Some other options are possible (like "аккура́т к чему́-л.").


----------



## Vadim K

Awwal12 said:


> (adding both, "во́время к чему́-л."  , is impossible).


Google wouldn't agree with you.  

"вовремя к" - Google Search

"как раз вовремя к" - Google Search


----------



## Awwal12

Vadim K said:


> Google wouldn't agree with you.
> 
> "вовремя к" - Google Search
> 
> "как раз вовремя к" - Google Search


You may notice that "к" in the absolute majority of these cases (of the latter group, of course; most from the former are entirely irrelevant, since "вовремя" and "к кому-л./чему-л." aren't directly related there) belong to some isolated part of the sentence (which is separated by a comma, by a dash etc.).


----------



## Vadim K

Awwal12 said:


> since "вовремя" and "к кому-л./чему-л." aren't directly related there


Could you please clarify a little bit this point? Not sure that I understand what it means "_aren't directly related there_".



Awwal12 said:


> You may notice that "к" in the absolute majority of these cases belong to some isolated part of the sentence (which is separated by a comma, by a dash etc.).


You are right, I have noticed it. However, I have also noticed that some links on the first page of the search engine results lead to the books which have been written by the professional writers, for example, this link Комната страха or this one Ксения Годунова. Соломония Сабурова. Наталья Нарышкина. So I think that at least we shouldn't say that  "_adding both, "во́время к чему́-л."  , is impossible". _


----------



## Maroseika

Vadim K said:


> I have also noticed that some links on the first page of the search engine results lead to the books which have been written by the professional writers, for example, this link Комната страха or this one Ксения Годунова. Соломония Сабурова. Наталья Нарышкина. So I think that at least we shouldn't say that  "_adding both, "во́время к чему́-л."  , is impossible". _


I also think *вовремя к чему-либо* is wrong (if considered as single contsruction).

For example, here, a comma seems to be missed:
_Зато успела как раз вовремя, к моменту знакомства Макса и бабушек._
Вовремя and к моменту знакомства are equal modifiers of time.

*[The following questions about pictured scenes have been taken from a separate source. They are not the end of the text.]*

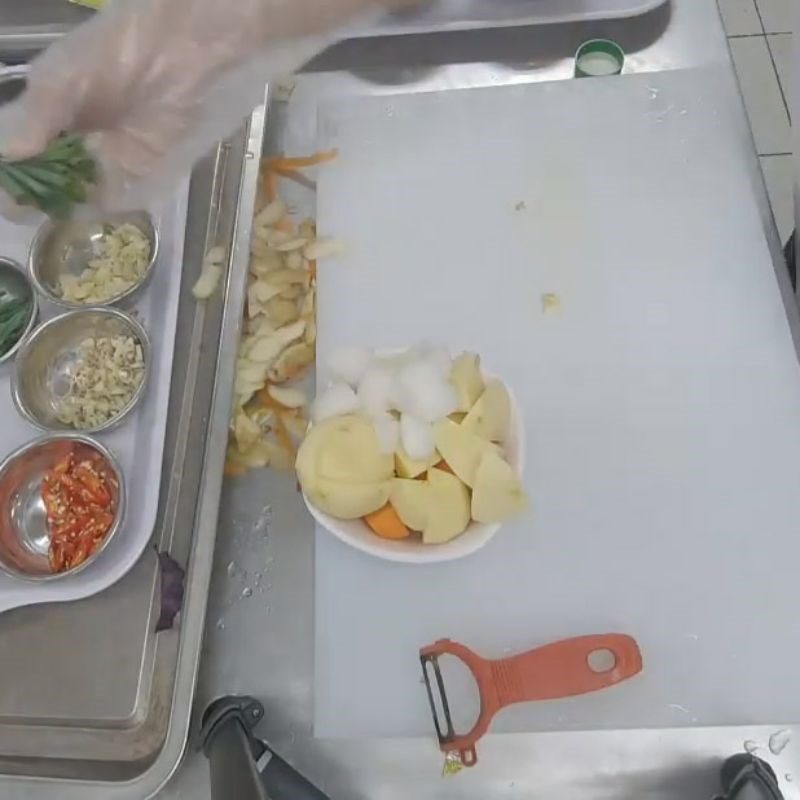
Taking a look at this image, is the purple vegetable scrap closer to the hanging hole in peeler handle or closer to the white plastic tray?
the white plastic tray

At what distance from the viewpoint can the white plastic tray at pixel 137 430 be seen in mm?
714

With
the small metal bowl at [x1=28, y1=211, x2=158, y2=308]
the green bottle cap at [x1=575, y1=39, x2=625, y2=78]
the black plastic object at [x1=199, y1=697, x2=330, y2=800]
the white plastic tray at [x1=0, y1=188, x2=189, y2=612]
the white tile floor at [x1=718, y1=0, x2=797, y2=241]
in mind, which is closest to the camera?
the black plastic object at [x1=199, y1=697, x2=330, y2=800]

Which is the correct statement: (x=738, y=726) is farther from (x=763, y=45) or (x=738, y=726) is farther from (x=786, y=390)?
(x=763, y=45)

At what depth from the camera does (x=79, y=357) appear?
815 mm

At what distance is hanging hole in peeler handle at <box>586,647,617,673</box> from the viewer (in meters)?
0.67

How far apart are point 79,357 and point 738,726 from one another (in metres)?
0.63

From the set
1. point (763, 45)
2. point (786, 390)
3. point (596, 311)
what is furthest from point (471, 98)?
point (763, 45)

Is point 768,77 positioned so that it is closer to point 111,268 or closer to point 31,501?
point 111,268

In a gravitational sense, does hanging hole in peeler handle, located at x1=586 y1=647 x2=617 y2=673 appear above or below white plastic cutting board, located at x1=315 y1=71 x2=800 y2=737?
below

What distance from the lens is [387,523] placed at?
27.6 inches

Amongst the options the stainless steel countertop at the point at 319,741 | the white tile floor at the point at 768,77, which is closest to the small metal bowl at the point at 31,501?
the stainless steel countertop at the point at 319,741

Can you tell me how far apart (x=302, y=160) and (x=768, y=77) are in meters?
0.94

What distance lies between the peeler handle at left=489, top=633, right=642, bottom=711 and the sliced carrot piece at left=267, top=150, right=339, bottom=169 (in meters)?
0.53

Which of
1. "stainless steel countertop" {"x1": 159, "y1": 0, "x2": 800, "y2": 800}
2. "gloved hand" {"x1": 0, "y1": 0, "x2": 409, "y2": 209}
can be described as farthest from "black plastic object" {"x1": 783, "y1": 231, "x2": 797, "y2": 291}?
"gloved hand" {"x1": 0, "y1": 0, "x2": 409, "y2": 209}
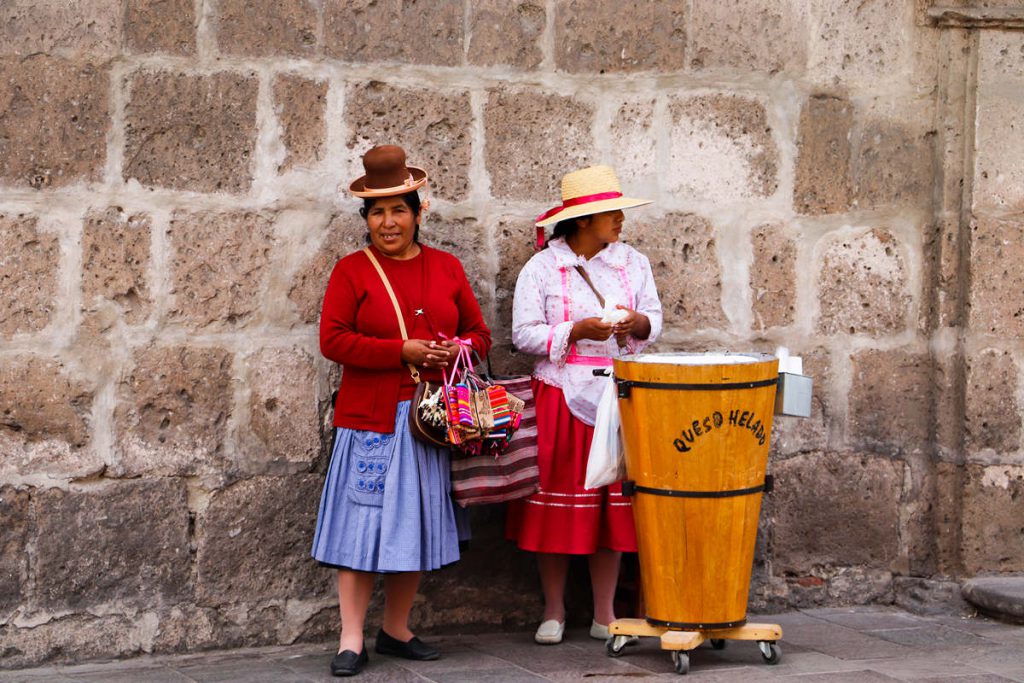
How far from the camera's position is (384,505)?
184 inches

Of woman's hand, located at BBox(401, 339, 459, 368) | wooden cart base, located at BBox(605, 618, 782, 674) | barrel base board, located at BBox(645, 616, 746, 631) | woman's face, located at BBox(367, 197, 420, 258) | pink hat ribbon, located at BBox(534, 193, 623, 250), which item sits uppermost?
pink hat ribbon, located at BBox(534, 193, 623, 250)

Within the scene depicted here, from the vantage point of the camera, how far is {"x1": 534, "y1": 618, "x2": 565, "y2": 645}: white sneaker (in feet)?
17.0

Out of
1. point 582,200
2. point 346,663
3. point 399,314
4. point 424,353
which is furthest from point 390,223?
point 346,663

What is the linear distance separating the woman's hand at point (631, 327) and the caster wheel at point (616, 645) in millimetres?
1071

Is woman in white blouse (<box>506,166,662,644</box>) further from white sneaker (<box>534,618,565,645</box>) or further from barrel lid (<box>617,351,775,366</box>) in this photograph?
barrel lid (<box>617,351,775,366</box>)

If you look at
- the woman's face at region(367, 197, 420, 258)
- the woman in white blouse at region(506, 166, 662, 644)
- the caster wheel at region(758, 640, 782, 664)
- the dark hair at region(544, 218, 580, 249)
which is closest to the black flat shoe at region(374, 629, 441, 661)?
the woman in white blouse at region(506, 166, 662, 644)

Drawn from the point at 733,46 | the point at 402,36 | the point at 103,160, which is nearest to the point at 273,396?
the point at 103,160

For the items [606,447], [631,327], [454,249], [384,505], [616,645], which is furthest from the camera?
[454,249]

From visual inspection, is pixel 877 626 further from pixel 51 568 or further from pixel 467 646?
pixel 51 568

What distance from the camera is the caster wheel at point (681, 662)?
4633 mm

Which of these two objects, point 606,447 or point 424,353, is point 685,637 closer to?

And here, "к забору сада" relates to поспели and doesn't relate to "вовремя", and it can be easily moved in the sentence:
_Обе девушки поспели как раз вовремя к забору сада.
К забору сада обе девушки поспели как раз вовремя.
Обе девушки поспели к забору сада как раз вовремя._


----------



## Awwal12

Vadim K said:


> or this one Ксения Годунова. Соломония Сабурова. Наталья Нарышкина


[Поспели [вовремя] [к забору сада]] is not [Поспели [вовремя [к забору сада]]]. "К забору сада" here has a SPATIAL meaning, to begin with, and is entirely unrelated to "вовремя". (Cross-posted.)


Vadim K said:


> this link Комната страха


Historically "professional writers" always had to rely on professional editors and correctors. Now they mostly rely on Microsoft Word, which has such unfortunate  results.

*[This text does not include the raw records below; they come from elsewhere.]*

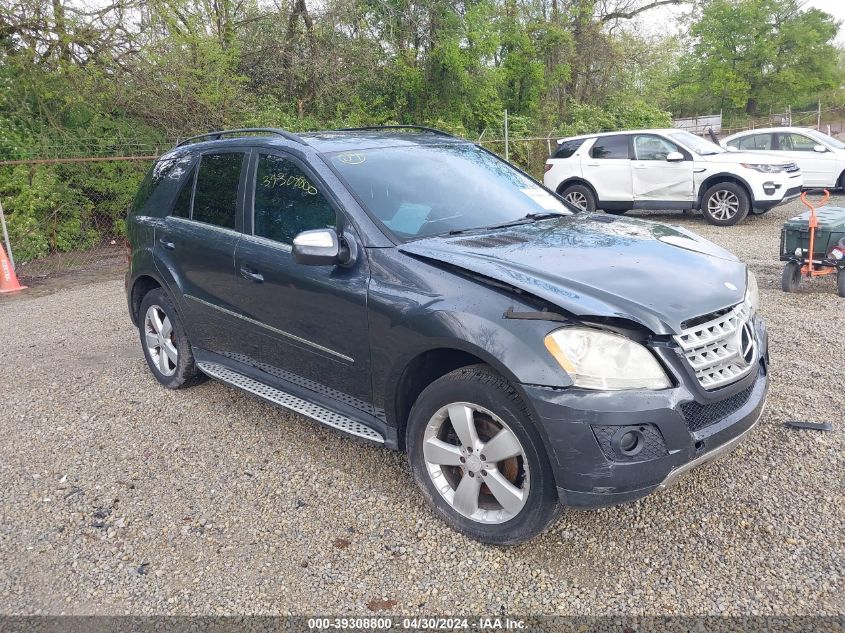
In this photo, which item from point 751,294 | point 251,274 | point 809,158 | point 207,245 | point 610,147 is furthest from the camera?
point 809,158

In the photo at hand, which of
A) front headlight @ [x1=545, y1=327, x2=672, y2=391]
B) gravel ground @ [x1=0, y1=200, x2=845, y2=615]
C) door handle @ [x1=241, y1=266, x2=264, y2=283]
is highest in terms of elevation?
door handle @ [x1=241, y1=266, x2=264, y2=283]

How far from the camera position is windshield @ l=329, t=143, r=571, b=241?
3.56 metres

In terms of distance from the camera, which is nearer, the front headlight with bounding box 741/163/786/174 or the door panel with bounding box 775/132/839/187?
the front headlight with bounding box 741/163/786/174

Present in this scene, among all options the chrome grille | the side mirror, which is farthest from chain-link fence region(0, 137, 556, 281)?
the chrome grille

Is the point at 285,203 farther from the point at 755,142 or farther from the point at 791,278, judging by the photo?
the point at 755,142

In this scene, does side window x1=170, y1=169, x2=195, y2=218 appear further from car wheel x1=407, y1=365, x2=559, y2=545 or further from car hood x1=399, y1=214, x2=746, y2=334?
car wheel x1=407, y1=365, x2=559, y2=545

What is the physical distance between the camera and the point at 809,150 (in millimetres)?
14727

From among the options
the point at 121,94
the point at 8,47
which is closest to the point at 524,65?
the point at 121,94

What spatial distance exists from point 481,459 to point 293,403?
1.31 metres

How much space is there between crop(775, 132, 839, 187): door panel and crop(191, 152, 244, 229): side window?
13.6 m

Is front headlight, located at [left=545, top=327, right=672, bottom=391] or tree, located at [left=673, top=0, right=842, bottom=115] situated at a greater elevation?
tree, located at [left=673, top=0, right=842, bottom=115]

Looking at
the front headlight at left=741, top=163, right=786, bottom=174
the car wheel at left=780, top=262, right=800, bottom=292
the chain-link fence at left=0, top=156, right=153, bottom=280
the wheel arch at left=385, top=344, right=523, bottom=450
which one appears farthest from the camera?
the front headlight at left=741, top=163, right=786, bottom=174

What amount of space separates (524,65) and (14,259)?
18735 millimetres

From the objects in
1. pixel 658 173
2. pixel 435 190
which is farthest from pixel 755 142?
pixel 435 190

P.S.: I wouldn't call "как раз вовремя к чему-л." strictly ungrammatical, of course, but it's certainly unacceptable in the literary language.


----------



## Vadim K

Maroseika said:


> I also think *вовремя к чему-либо* is wrong (if considered as single contsruction).

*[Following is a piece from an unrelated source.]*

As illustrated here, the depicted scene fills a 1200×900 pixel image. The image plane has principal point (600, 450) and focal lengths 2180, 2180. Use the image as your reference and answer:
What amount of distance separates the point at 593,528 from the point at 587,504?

It can't be a single construction. "_Вовремя_" is an adverb which relates to the verb and modifies it. "_К чему-либо_" is an indirect object which also relates to the same verb. There is no any relation between the adverb and the indirect object. Сould you please advise to me an example in Russian where an adverb and an indirect object form a single construction?



Maroseika said:


> And here, "к забору сада" relates to поспели and doesn't relate to "вовремя", and it can be easily moved in the sentence:
> _Обе девушки поспели как раз вовремя к забору сада.
> К забору сада обе девушки поспели как раз вовремя.
> Обе девушки поспели к забору сада как раз вовремя._



Yes, you are right. "_К забору сада_" relates to the verb "_поспели_" and not to the adverb "_вовремя_". But as far as I know any indirect object (the same as a direct one) relates to the verb and not to the adverb which just modifies this verb. For example,
_Парень шел быстро к станции
К станции парень шел быстро
Парень к станции шел быстро_
Here the indirect object "_к станции_" also relates to the verb "_шел_" and not to the adverb "_быстро_". But nevertheless for the moment I can't see the connection beetween the fact that the indirect object always relates to the verb and your suggestion that the phrase "_(как раз) вовремя к чему-либо_" is wrong.


----------



## Vadim K

Awwal12 said:


> "К забору сада" here has a SPATIAL meaning, to begin with, and is entirely unrelated to "вовремя".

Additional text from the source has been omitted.